» Parts of the exercise
a) What are all the percentage figures given in the article on the NHS at 75?
b) Does each statement agree with the article on the NHS at 75? Answer yes or no for each, quoting the deciding words. (i) The NHS was created when men on average died at 66. (ii) Most of the public expect no new charges over the next 10 years. (iii) Long waiting lists for operations began with the Covid-19 pandemic.

The NHS turns 75: a cause for celebration?
For a long time, Britain's tax-funded, free-to-use healthcare service, the NHS, has been seen as underfunded and in need of reform. Even before the Covid-19 pandemic there were long waiting lists for operations and emergency rooms were critically understaffed, and the situation has not improved in the meantime. As the NHS celebrates the 75th anniversary of its founding, commentators are not in a party mood.
Weakened and suffering from multiple ailments
The state of the NHS as it celebrates its 75th anniversary should give pause for thought, the Financial Times notes:
“Like many of its patients of that age, the NHS finds itself weakened and suffering from multiple ailments. A service created when men on average died at 66 and women at 71 is buckling under the demands imposed by a much older populace - and the new and expensive treatments made possible by science - within its taxpayer-funded, free-to-use model. The government last week announced plans to expand training and staff, but nursing the service back to full health will require long and costly treatment. A national debate is now needed on what the public expects from it, and how it should be paid for.”
Systematic underfunding
The British are fond of the NHS, but it has been ruinously underfunded under the Conservatives, The Guardian stresses:
“72% of the public believe the NHS is crucial to British society and should remain free at the point of use, while 80% think it needs increased funding. At the same time, 71% expect new charges to be introduced over the next 10 years. This combination of loyalty and pessimism indicates how seriously successive Conservative governments have let the public down. Their systematic underfunding of health, above all when David Cameron was prime minister and budgets were frozen, has led to the NHS struggling more and more to meet people's needs.”

Dataset excerpts:

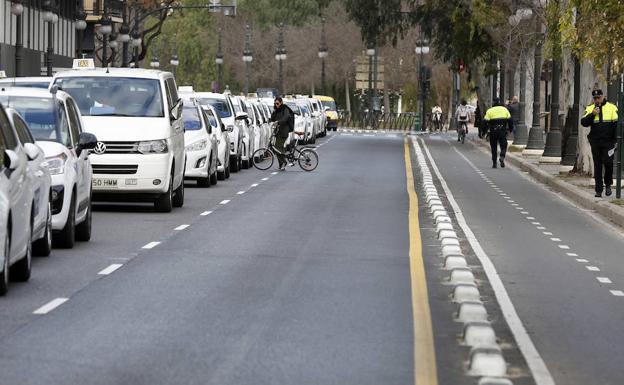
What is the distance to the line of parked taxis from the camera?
1467 cm

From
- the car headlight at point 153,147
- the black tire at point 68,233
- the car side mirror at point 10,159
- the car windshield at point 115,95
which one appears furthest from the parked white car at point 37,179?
the car windshield at point 115,95

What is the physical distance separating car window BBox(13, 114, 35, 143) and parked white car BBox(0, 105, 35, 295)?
685mm

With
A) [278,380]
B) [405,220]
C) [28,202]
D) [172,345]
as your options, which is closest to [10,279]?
[28,202]

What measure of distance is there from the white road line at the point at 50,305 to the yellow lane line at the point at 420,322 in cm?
276

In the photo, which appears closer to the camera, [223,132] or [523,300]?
[523,300]

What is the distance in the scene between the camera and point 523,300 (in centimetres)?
1442

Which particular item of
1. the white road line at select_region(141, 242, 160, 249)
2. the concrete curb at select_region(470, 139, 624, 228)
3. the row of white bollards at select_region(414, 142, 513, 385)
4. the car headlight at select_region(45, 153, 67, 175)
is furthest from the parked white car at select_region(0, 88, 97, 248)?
the concrete curb at select_region(470, 139, 624, 228)

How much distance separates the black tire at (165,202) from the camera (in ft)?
81.6

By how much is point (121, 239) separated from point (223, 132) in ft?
56.2

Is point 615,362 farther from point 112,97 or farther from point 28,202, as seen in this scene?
point 112,97

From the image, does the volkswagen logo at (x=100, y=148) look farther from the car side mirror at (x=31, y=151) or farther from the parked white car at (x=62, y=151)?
the car side mirror at (x=31, y=151)

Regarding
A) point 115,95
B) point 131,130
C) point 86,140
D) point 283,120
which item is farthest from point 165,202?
point 283,120

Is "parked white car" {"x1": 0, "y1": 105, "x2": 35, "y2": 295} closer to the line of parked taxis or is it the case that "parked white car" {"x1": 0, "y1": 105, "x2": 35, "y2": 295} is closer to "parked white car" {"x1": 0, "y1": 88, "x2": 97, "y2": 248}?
the line of parked taxis

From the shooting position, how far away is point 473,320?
39.9 ft
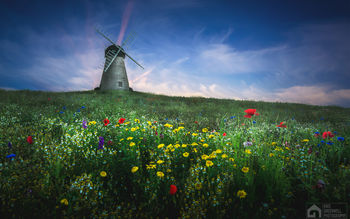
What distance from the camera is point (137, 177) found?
2.53m

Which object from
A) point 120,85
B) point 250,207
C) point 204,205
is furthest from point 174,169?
point 120,85

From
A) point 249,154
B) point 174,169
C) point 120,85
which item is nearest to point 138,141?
point 174,169

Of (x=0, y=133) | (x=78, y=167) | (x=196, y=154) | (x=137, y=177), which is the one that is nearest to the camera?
(x=137, y=177)

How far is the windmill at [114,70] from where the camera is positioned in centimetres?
2700

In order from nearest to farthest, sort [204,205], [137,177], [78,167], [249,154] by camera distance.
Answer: [204,205] < [137,177] < [78,167] < [249,154]

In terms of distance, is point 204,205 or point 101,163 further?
point 101,163

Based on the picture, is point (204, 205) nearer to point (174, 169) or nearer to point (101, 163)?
point (174, 169)

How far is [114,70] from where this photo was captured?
27422mm

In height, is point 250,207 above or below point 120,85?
below

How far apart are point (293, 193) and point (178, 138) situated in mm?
2345

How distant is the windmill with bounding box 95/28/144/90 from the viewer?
27000 millimetres

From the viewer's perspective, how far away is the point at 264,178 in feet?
7.89

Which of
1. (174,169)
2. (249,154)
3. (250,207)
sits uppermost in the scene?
(249,154)

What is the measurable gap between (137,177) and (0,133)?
12.6 feet
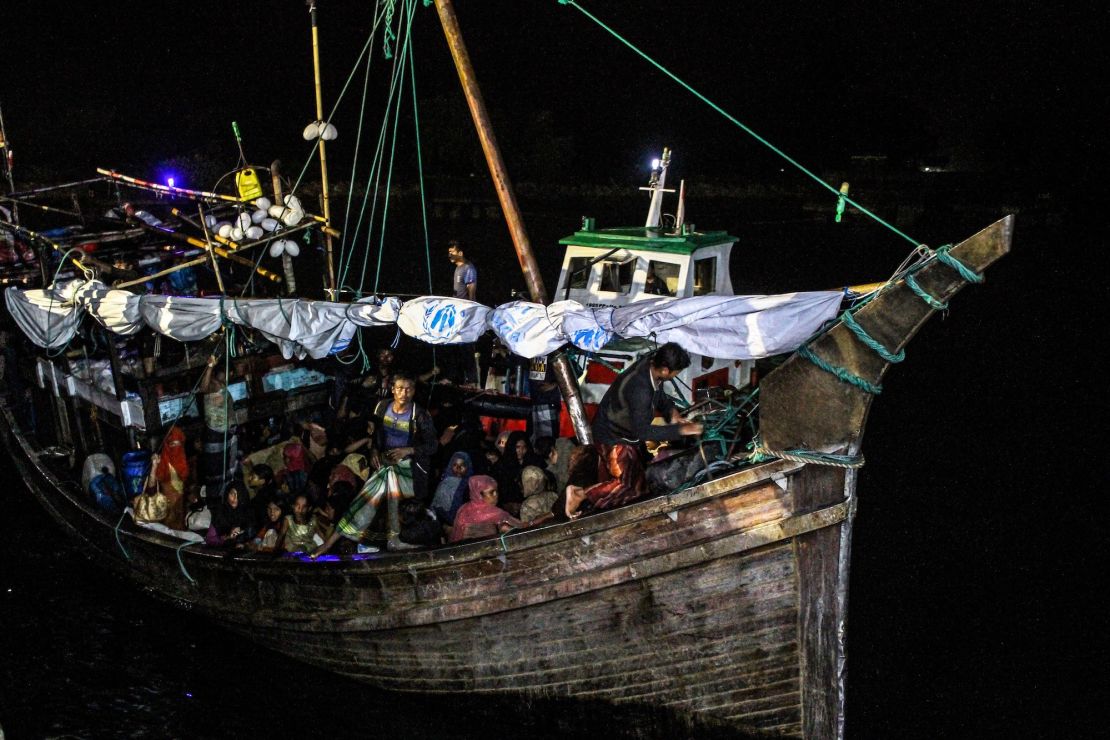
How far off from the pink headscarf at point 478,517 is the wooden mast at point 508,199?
96 centimetres

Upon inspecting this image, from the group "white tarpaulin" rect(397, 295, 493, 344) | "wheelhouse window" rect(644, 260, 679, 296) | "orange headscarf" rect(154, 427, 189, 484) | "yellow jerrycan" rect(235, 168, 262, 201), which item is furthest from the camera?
"wheelhouse window" rect(644, 260, 679, 296)

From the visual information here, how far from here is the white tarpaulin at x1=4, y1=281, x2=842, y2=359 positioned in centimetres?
681

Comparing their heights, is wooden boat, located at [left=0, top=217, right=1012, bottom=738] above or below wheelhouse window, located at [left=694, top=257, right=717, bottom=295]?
below

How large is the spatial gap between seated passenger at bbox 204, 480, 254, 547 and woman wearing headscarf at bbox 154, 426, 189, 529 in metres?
0.70

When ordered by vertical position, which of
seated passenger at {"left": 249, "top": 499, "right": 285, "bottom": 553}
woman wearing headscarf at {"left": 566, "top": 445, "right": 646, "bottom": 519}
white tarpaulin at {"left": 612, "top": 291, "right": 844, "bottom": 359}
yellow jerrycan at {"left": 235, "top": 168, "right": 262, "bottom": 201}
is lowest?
seated passenger at {"left": 249, "top": 499, "right": 285, "bottom": 553}

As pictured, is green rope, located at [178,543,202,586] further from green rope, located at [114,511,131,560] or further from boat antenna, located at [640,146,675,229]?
boat antenna, located at [640,146,675,229]

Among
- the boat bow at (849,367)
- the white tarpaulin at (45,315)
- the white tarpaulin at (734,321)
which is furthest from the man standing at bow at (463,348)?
the boat bow at (849,367)

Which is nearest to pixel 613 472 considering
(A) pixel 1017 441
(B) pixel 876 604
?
(B) pixel 876 604

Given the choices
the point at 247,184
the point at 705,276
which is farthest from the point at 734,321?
the point at 247,184

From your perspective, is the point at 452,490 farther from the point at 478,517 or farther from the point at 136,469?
the point at 136,469

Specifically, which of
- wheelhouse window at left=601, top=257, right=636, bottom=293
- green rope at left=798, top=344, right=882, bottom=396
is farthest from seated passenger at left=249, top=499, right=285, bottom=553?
green rope at left=798, top=344, right=882, bottom=396

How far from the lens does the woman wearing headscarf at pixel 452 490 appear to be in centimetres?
830

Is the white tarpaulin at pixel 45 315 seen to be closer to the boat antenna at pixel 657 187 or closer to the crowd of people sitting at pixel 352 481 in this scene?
the crowd of people sitting at pixel 352 481

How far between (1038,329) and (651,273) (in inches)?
821
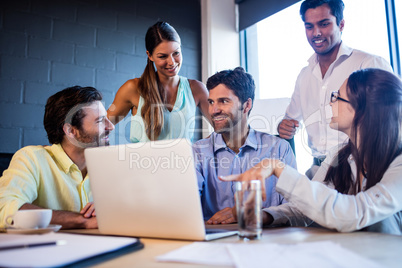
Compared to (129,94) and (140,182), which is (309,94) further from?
(140,182)

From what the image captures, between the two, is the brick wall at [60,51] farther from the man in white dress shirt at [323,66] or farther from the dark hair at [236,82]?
the man in white dress shirt at [323,66]

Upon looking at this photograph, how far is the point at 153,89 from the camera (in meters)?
2.30

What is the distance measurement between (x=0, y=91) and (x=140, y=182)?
6.41ft

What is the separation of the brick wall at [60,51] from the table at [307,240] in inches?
76.0

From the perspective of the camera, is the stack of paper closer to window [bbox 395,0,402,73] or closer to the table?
the table

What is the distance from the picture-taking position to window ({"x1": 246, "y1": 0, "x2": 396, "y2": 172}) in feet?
7.57

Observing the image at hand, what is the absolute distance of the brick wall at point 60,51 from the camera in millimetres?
2404

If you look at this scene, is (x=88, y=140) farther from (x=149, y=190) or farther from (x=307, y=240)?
(x=307, y=240)

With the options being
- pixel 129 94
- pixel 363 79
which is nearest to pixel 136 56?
pixel 129 94

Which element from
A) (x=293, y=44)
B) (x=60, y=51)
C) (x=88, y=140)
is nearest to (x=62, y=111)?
(x=88, y=140)

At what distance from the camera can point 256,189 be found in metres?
0.85

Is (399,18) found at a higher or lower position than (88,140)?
higher

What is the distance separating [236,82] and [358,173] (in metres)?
0.95

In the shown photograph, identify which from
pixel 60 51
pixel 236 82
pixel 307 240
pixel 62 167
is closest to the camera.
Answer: pixel 307 240
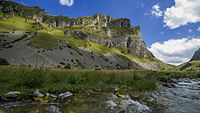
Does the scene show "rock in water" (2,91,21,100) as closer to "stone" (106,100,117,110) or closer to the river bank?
the river bank

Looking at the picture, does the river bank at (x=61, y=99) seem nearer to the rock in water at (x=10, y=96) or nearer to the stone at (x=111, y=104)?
the stone at (x=111, y=104)

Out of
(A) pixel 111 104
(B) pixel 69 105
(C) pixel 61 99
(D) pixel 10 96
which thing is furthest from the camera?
(C) pixel 61 99

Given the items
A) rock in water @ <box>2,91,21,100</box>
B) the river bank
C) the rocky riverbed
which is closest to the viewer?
the rocky riverbed

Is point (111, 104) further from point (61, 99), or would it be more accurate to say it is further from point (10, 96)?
point (10, 96)

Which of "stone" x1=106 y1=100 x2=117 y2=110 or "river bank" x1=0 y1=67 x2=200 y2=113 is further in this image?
"stone" x1=106 y1=100 x2=117 y2=110

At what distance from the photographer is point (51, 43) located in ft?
588

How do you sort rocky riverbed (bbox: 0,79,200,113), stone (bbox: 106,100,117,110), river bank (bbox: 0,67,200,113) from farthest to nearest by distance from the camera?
1. stone (bbox: 106,100,117,110)
2. river bank (bbox: 0,67,200,113)
3. rocky riverbed (bbox: 0,79,200,113)

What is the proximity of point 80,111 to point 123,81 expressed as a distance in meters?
16.6

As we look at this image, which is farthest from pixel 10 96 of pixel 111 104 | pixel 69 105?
pixel 111 104

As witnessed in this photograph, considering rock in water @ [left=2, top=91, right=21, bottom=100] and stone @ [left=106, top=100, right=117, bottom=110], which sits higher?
rock in water @ [left=2, top=91, right=21, bottom=100]

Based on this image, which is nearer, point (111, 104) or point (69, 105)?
point (69, 105)

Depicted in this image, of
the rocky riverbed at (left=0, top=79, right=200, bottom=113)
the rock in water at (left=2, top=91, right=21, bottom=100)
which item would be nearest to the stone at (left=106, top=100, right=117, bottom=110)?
the rocky riverbed at (left=0, top=79, right=200, bottom=113)

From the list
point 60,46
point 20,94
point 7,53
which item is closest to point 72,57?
point 60,46

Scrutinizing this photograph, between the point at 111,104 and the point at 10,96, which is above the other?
the point at 10,96
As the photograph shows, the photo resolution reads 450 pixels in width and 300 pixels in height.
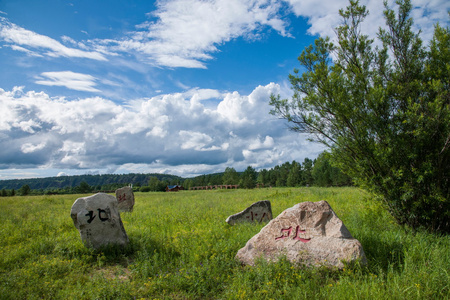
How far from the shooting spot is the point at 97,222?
835 cm

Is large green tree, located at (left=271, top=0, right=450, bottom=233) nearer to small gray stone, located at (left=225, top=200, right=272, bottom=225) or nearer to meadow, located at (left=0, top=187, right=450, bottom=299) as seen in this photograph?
meadow, located at (left=0, top=187, right=450, bottom=299)

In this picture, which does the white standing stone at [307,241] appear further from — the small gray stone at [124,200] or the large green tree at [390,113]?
the small gray stone at [124,200]

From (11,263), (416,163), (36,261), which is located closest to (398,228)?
(416,163)

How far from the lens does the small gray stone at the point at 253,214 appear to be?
10.3 meters

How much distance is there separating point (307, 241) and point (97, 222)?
637 cm

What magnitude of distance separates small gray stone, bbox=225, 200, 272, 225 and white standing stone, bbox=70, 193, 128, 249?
4.02m

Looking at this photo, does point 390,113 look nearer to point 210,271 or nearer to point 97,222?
point 210,271

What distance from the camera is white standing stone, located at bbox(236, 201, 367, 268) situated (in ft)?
18.2

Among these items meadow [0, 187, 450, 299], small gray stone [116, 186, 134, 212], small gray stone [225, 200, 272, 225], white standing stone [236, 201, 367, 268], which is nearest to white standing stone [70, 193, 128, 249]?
meadow [0, 187, 450, 299]

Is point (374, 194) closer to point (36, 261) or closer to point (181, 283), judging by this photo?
point (181, 283)

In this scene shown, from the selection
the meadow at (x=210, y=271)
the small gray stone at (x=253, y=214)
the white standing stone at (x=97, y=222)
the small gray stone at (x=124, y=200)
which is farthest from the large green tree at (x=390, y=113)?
the small gray stone at (x=124, y=200)

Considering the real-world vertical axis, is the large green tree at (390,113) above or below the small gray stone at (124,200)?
above

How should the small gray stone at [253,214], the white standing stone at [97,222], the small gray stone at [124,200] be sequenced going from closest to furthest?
1. the white standing stone at [97,222]
2. the small gray stone at [253,214]
3. the small gray stone at [124,200]

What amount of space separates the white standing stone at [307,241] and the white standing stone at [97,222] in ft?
14.2
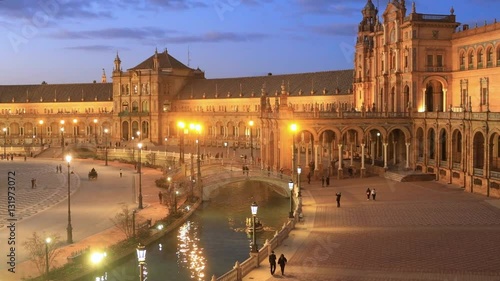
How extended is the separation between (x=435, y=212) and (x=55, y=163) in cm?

» Task responses
a) 72%, 80%, 71%

b)
(i) Yes: "A service created when men on average died at 66 and women at 71"
(ii) No: "71% expect new charges to be introduced over the next 10 years."
(iii) No: "Even before the Covid-19 pandemic there were long waiting lists for operations"